I think he is full of it!!!
CAB: I’m reviewing the Harry Dent book next week. I have little faith in any predictions on the stock market levels 6 months, 1 year or 2 years (insert any time period) here. And yes, he is the same guy who called for Dow 30,000 or some such number by 2008. He has an explanation for it though: “I missed taking into account the commodity cycle”. If he is wrong, you can bet that he will claim he missed some intergalactic cometary cycle as a reason.
I’m still partially with Bruce. Definitely getting to good buying levels. Everyday it goes down is a day risk is reduced.
I’m far from an expert investor but I think it’s fair to say that each type of investment has its day in the sun.
I’m late to the punch here, but I think that @Phil S. really has the best idea. I would invest 10k on my wife or myself before I would throw another 10k into almost any investment.
But on with “real investments”.
From an inflation-adjusted perspective, the Dow reached its true highs in 2000. What few people are acknowledging is that we have been in a bear market for nearly 10 years. It’s easy to look at recent changes as if they were a true calamity, but really, the average investor had already lost purchasing power from 2000 to 2007.
So CC is asking about the better asset class and there really isn’t one in the US or Canada right now.
The reason is simple. The US is deeply in the red. They don’t have any reasonable surpluses. Which is akin to saying they don’t have any way to pay off the debt. Except of course for printing money.
Unless you manage to increase the goods you produce in proportion with the printed dollars, then you’re diluting the value of the dollars in existence. That’s exactly what the US is planning to do. They’re not tackling the trade surplus, they’re just printing money and that’s why you don’t want to be “in” the US dollar.
If you’re in bonds, your gains will be hammered by the upcoming inflation. If you’re in stocks, you’ll be in non-growth market that will also be hammered by inflation.
If you’re in the Canadian dollar, you’re in better shape fundamentally b/c you actually have a government surplus and a trade surplus. But most of that trade is with the US, so you’re just going to get diluted US dollars until somebody else can start buying Canadian resources.
So if you have money to invest. You either drop it in gold so that you don’t lose purchasing power or you invest in growing market like Australia (where they already have trade agreements with China). China, Brazil, India, Russia are all going to grow. Yes there’s higher risk and volatility, but all of these countries are actually exporting more than they import which means that they can make good on paying interest without diluting dollars.

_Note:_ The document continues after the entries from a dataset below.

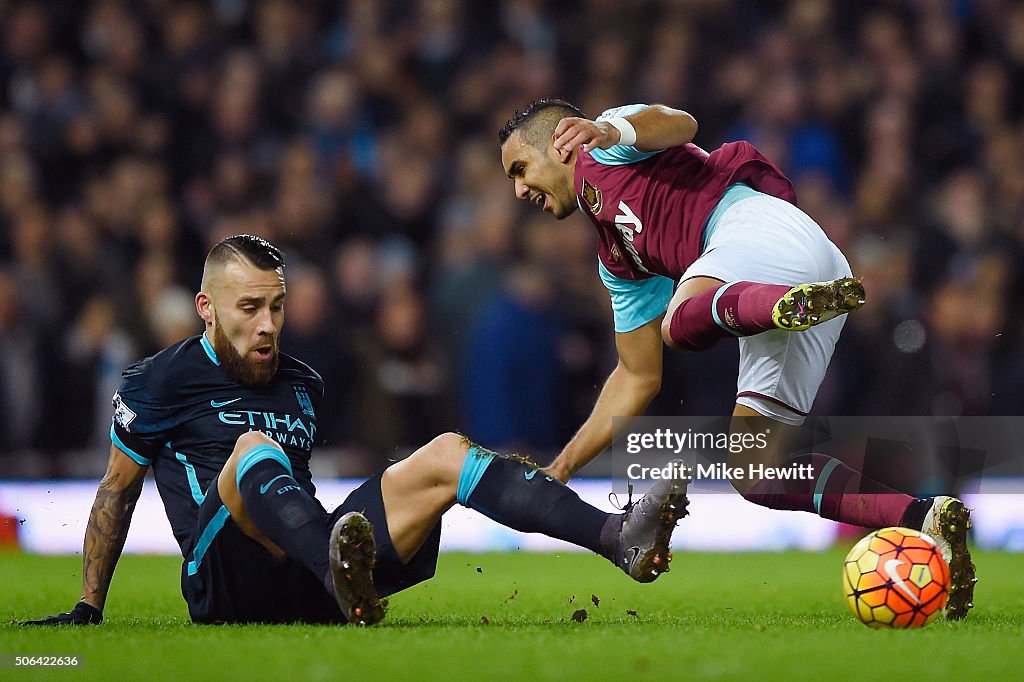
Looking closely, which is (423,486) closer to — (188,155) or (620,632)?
(620,632)

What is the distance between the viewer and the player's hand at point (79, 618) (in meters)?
4.57

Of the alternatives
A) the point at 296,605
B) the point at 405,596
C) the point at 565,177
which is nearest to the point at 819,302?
the point at 565,177

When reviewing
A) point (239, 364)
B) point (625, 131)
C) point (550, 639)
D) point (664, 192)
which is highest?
point (625, 131)

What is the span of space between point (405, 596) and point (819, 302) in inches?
94.6

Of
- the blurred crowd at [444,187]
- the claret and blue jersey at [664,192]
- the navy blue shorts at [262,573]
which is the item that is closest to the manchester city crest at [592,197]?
the claret and blue jersey at [664,192]

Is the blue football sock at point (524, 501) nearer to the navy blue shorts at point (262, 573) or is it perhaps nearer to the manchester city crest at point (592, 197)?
the navy blue shorts at point (262, 573)

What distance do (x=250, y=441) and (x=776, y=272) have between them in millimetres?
1922

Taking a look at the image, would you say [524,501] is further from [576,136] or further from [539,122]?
[539,122]

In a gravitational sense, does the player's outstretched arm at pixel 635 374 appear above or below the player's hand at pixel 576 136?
below

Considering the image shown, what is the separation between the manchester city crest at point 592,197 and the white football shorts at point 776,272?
0.47 metres

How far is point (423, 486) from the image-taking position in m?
4.27

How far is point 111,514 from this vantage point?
181 inches

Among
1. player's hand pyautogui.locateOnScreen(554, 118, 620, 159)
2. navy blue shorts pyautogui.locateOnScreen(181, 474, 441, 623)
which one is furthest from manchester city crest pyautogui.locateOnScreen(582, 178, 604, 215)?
navy blue shorts pyautogui.locateOnScreen(181, 474, 441, 623)

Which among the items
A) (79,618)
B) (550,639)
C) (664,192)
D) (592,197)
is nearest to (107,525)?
(79,618)
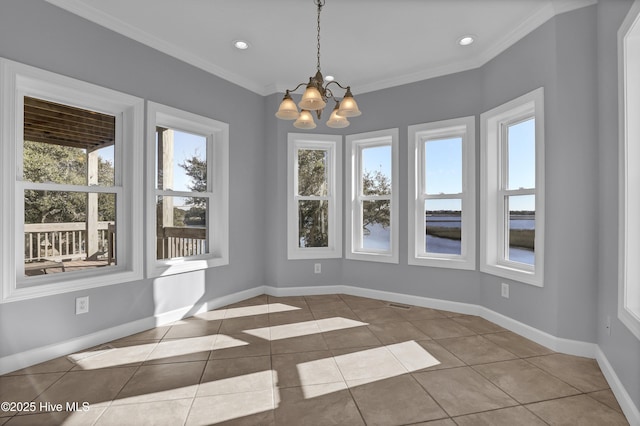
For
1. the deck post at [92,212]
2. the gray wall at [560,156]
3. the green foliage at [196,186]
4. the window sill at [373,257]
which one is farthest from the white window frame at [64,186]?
the gray wall at [560,156]

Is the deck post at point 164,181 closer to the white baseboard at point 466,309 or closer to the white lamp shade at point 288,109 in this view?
the white baseboard at point 466,309

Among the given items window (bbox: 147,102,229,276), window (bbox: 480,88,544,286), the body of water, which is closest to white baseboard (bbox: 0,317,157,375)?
window (bbox: 147,102,229,276)

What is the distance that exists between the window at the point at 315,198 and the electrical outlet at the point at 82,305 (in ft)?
7.38

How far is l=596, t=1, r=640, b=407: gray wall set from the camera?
2.07 metres

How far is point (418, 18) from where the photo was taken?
9.21 feet

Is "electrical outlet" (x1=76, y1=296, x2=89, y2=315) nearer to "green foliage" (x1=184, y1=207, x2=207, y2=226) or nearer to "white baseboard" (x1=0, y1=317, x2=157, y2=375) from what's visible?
"white baseboard" (x1=0, y1=317, x2=157, y2=375)

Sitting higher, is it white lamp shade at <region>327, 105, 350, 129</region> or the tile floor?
white lamp shade at <region>327, 105, 350, 129</region>

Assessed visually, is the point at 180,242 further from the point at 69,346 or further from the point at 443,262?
the point at 443,262

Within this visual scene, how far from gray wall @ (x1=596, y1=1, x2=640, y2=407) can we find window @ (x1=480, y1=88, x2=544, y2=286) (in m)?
0.41

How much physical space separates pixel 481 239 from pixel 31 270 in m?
4.07

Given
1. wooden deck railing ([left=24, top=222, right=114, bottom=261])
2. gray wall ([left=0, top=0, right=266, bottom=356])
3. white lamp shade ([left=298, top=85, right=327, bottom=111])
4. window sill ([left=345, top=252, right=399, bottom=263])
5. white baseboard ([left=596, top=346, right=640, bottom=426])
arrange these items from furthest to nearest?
window sill ([left=345, top=252, right=399, bottom=263]) → wooden deck railing ([left=24, top=222, right=114, bottom=261]) → gray wall ([left=0, top=0, right=266, bottom=356]) → white lamp shade ([left=298, top=85, right=327, bottom=111]) → white baseboard ([left=596, top=346, right=640, bottom=426])

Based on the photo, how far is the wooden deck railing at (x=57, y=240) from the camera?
2.49 m

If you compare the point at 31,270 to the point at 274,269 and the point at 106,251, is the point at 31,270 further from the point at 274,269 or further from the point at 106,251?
the point at 274,269

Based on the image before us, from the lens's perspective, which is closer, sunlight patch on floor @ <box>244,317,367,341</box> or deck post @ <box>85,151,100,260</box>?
deck post @ <box>85,151,100,260</box>
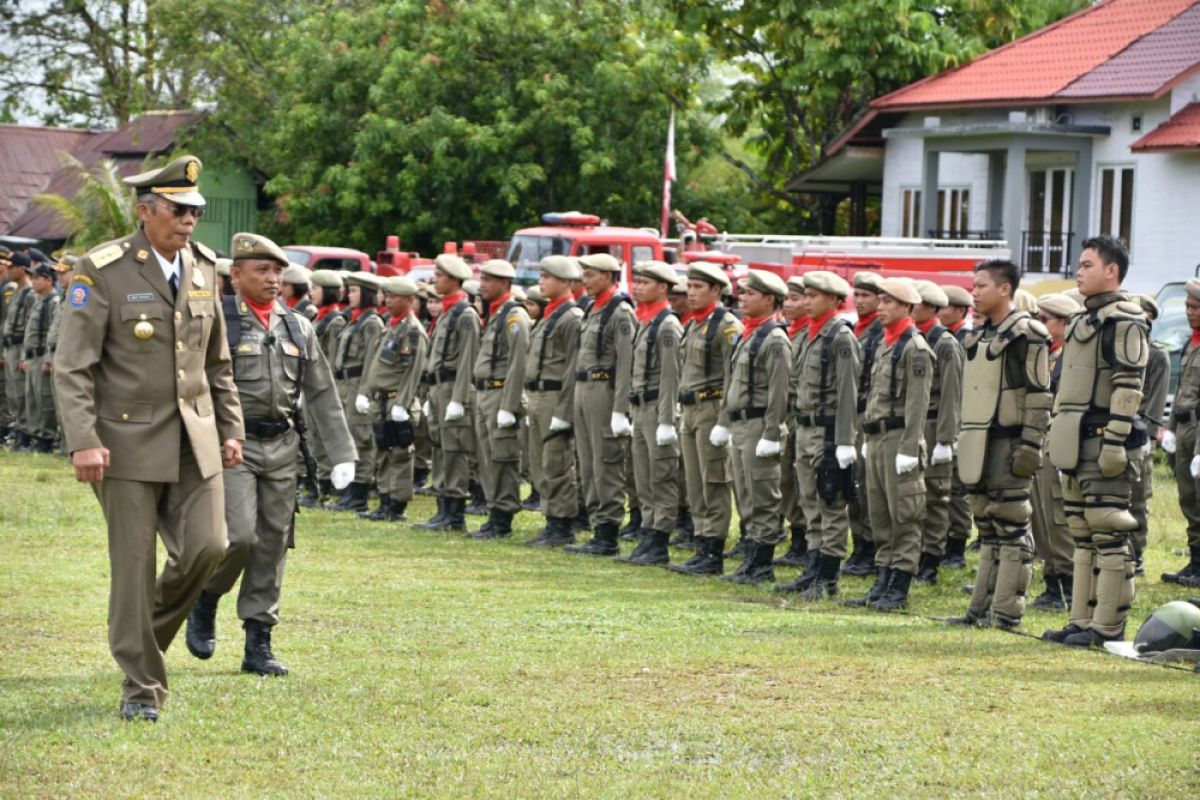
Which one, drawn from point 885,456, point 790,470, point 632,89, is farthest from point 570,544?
point 632,89

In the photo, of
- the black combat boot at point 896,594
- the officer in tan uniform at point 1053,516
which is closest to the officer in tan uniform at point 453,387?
the black combat boot at point 896,594

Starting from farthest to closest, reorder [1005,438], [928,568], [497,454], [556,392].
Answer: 1. [497,454]
2. [556,392]
3. [928,568]
4. [1005,438]

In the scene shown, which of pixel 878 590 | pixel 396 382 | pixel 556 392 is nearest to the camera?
pixel 878 590

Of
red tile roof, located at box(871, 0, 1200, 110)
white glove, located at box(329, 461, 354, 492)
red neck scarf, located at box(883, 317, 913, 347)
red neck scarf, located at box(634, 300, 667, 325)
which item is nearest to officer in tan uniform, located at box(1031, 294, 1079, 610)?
red neck scarf, located at box(883, 317, 913, 347)

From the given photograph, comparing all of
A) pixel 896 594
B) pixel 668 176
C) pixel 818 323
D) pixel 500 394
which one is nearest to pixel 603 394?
pixel 500 394

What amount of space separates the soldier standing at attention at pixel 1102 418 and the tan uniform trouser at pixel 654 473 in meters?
4.38

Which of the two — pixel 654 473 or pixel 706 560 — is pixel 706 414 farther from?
pixel 706 560

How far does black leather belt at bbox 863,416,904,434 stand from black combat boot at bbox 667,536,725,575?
2023mm

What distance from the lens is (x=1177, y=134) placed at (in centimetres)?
3238

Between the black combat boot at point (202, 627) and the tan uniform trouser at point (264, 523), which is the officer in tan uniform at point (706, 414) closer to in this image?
the black combat boot at point (202, 627)

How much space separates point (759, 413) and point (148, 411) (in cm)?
635

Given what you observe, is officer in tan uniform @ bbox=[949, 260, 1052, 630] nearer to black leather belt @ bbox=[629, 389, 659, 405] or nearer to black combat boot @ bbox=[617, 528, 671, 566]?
black combat boot @ bbox=[617, 528, 671, 566]

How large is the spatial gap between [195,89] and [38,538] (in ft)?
104

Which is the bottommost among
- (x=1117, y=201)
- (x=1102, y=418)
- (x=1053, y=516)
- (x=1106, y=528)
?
(x=1053, y=516)
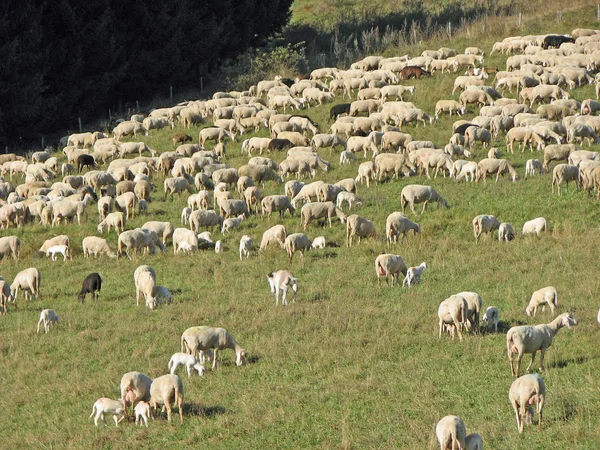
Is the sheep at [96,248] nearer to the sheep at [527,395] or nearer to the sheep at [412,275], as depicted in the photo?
the sheep at [412,275]

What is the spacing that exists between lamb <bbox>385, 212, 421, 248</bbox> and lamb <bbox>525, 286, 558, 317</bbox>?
768 cm

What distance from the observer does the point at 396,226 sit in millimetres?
27359

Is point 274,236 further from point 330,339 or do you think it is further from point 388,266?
point 330,339

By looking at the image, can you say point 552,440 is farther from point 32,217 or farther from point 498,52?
point 498,52

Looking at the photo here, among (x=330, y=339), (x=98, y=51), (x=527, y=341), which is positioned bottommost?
(x=330, y=339)

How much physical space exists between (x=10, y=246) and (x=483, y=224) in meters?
14.0

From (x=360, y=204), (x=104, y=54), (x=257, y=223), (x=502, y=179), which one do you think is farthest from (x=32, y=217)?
(x=104, y=54)

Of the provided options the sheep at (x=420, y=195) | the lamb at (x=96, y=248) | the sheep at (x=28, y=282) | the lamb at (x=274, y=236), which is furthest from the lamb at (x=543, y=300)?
the lamb at (x=96, y=248)

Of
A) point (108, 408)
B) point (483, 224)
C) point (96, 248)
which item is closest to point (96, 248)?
point (96, 248)

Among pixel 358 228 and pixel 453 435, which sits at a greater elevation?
pixel 453 435

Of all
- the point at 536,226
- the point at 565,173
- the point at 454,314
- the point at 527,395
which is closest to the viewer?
the point at 527,395

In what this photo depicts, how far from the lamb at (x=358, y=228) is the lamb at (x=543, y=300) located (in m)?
8.23

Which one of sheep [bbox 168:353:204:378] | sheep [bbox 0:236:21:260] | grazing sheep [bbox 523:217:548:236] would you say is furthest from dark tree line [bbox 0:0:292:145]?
sheep [bbox 168:353:204:378]

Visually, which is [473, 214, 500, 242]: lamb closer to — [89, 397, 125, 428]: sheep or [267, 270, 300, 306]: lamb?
[267, 270, 300, 306]: lamb
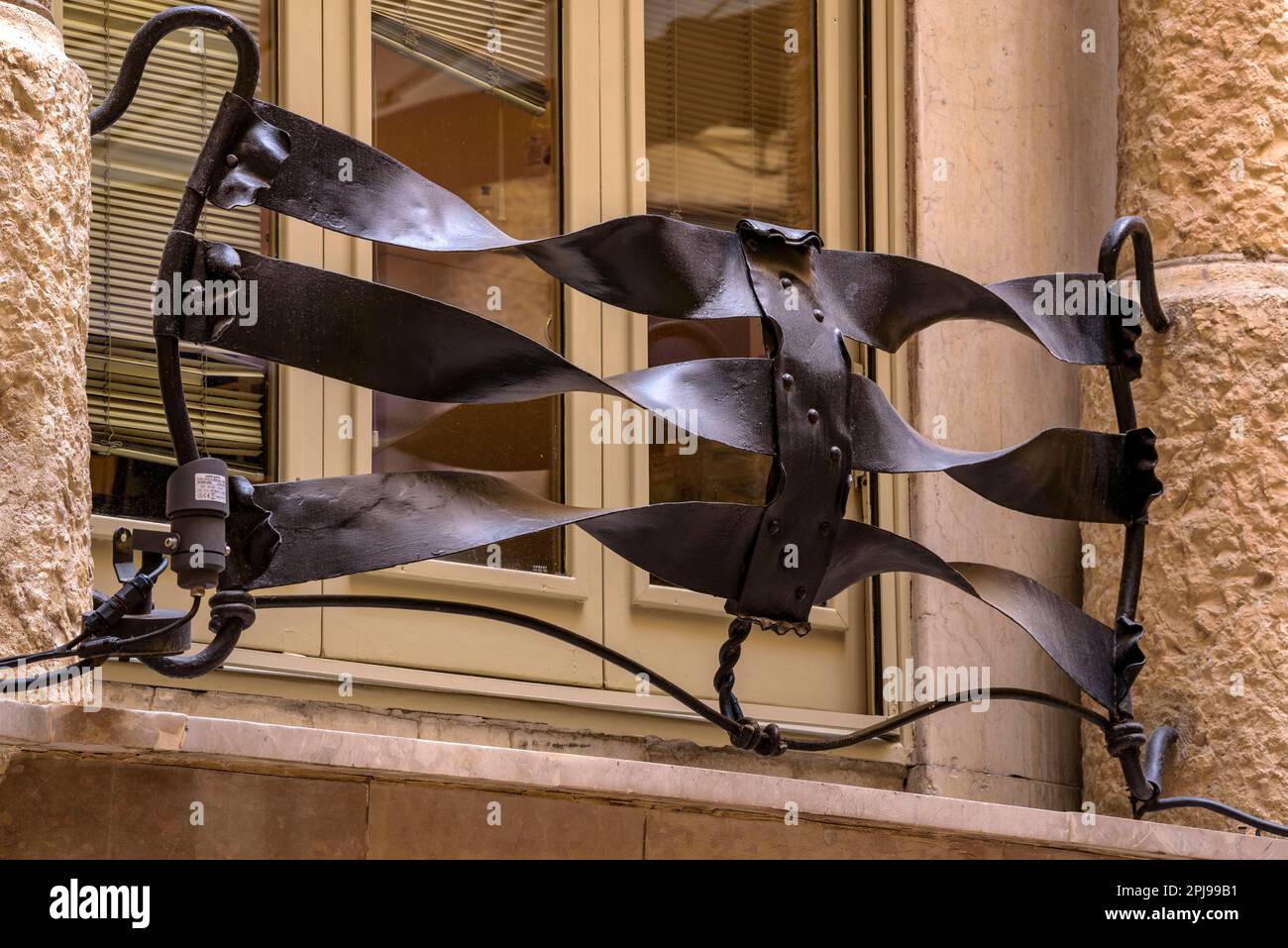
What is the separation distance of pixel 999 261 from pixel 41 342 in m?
2.49

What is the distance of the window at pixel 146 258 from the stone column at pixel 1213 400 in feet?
6.13

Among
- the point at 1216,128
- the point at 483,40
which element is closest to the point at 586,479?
the point at 483,40

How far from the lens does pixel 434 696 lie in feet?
13.8

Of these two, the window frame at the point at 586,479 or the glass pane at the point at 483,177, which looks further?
the glass pane at the point at 483,177

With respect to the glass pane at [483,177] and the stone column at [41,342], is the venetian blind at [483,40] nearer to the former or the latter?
the glass pane at [483,177]

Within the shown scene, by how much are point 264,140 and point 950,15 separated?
2.35m

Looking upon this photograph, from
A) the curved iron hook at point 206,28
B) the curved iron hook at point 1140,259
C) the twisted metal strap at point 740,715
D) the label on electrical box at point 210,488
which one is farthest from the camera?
the curved iron hook at point 1140,259

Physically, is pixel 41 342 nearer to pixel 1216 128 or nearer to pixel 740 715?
pixel 740 715

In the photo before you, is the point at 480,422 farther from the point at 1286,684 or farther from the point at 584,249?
the point at 1286,684

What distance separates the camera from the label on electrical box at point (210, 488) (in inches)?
117

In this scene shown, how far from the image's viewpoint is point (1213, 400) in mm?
4551

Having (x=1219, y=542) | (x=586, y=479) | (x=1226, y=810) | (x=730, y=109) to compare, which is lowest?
(x=1226, y=810)

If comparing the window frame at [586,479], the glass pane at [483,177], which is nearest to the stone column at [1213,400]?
the window frame at [586,479]

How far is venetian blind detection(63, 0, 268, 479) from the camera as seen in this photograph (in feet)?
13.1
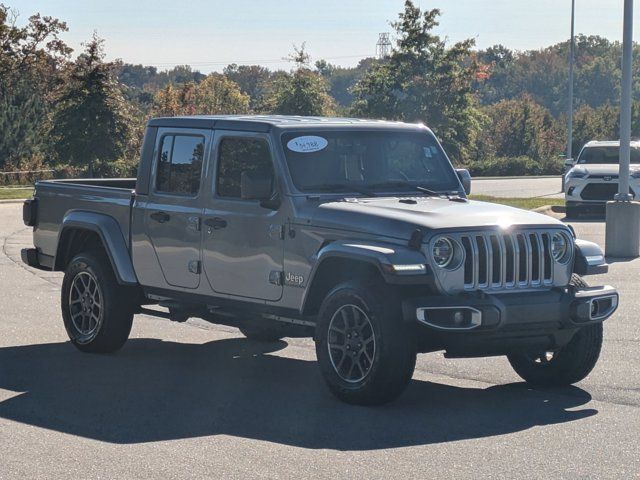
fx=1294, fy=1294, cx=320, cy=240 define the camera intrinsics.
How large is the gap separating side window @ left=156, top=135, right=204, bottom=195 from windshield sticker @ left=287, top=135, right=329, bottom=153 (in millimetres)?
909

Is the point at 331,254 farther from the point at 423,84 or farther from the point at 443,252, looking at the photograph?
the point at 423,84

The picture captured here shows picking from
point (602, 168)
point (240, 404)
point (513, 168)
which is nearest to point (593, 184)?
point (602, 168)

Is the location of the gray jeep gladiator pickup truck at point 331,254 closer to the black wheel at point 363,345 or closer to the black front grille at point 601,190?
the black wheel at point 363,345

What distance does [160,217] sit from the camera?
404 inches

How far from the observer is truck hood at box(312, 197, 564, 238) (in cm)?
848

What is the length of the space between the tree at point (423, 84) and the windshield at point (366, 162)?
43507mm

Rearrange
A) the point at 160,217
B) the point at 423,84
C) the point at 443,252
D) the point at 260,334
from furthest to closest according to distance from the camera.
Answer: the point at 423,84, the point at 260,334, the point at 160,217, the point at 443,252

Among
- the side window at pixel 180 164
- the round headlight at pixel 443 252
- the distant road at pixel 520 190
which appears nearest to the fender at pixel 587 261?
the round headlight at pixel 443 252

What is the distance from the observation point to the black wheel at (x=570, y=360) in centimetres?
909

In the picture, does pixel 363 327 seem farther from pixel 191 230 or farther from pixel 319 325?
pixel 191 230

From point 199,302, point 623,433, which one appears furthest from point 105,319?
point 623,433

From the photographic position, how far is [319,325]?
28.4 ft

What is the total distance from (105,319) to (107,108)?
34362mm

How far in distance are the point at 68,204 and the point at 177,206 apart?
1.52 m
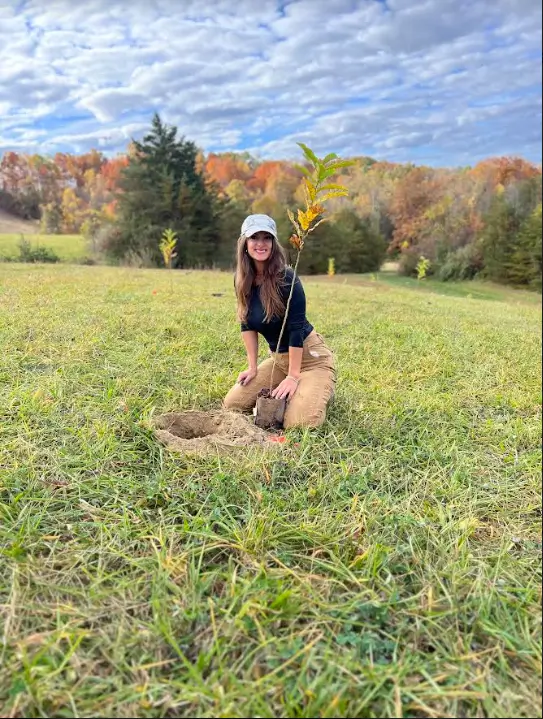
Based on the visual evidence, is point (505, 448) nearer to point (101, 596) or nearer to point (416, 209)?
point (101, 596)

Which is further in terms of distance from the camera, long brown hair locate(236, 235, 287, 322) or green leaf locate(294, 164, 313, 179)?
long brown hair locate(236, 235, 287, 322)

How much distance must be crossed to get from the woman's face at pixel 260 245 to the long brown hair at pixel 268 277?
0.05 metres

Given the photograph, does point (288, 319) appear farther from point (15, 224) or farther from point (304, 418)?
point (15, 224)

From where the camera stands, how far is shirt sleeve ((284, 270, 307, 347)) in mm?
2826

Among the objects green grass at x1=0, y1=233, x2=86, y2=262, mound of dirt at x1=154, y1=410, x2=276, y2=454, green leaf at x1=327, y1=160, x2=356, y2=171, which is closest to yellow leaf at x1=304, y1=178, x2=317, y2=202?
green leaf at x1=327, y1=160, x2=356, y2=171

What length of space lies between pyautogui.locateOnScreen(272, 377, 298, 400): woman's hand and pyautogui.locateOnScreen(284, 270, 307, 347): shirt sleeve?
232 mm

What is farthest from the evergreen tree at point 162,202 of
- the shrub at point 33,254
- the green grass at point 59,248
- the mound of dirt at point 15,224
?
the mound of dirt at point 15,224

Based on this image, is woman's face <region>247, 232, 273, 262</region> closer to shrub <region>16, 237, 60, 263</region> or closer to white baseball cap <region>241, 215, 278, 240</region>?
white baseball cap <region>241, 215, 278, 240</region>

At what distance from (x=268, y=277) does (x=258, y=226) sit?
33cm

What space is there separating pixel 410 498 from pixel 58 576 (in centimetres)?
143

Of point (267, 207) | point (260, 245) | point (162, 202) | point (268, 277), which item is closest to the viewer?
point (260, 245)

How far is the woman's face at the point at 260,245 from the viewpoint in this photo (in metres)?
2.66

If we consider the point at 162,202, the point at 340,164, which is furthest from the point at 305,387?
the point at 162,202

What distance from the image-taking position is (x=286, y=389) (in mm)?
2828
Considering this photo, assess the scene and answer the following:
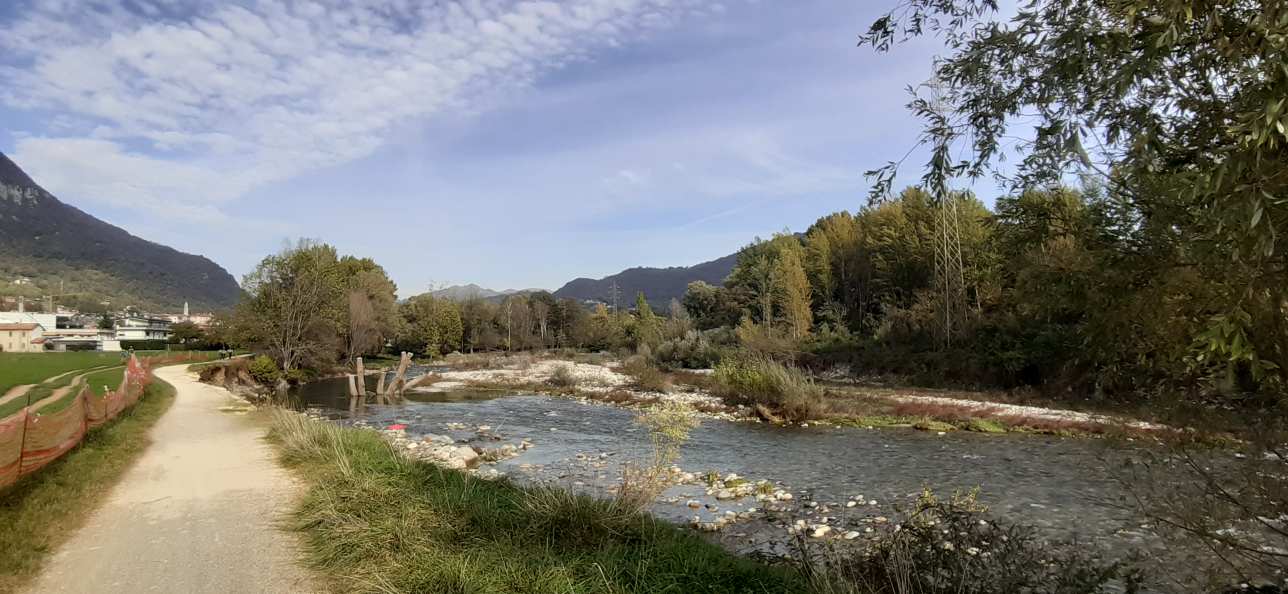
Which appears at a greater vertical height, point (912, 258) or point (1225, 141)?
point (912, 258)

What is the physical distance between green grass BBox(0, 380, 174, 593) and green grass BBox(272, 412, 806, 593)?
2152mm

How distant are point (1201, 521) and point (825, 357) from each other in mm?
34551

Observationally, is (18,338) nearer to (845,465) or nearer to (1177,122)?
(845,465)

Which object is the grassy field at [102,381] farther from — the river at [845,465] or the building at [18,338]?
the building at [18,338]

That’s a big deal right now.
With 45 years of MLS data (at least in the Greater Toronto Area) – real estate has a track record.
The greatst enemy for the Canadian investor is the taman. I held the “sudbury Basin ” but all of my shares were taken waway by Brazil and Swiss by XXSTA who both only wanted to hold the output down so they conrolled the price.Our Govt took milllions by the Capital gains and not caring for Canadians.Its long overdue that whats ours stays ours. All metals should be worke here in Canada before shipping..You cant refil a mine thats exhausted,Its empty forever.All lmetals should be part worked before shipping out.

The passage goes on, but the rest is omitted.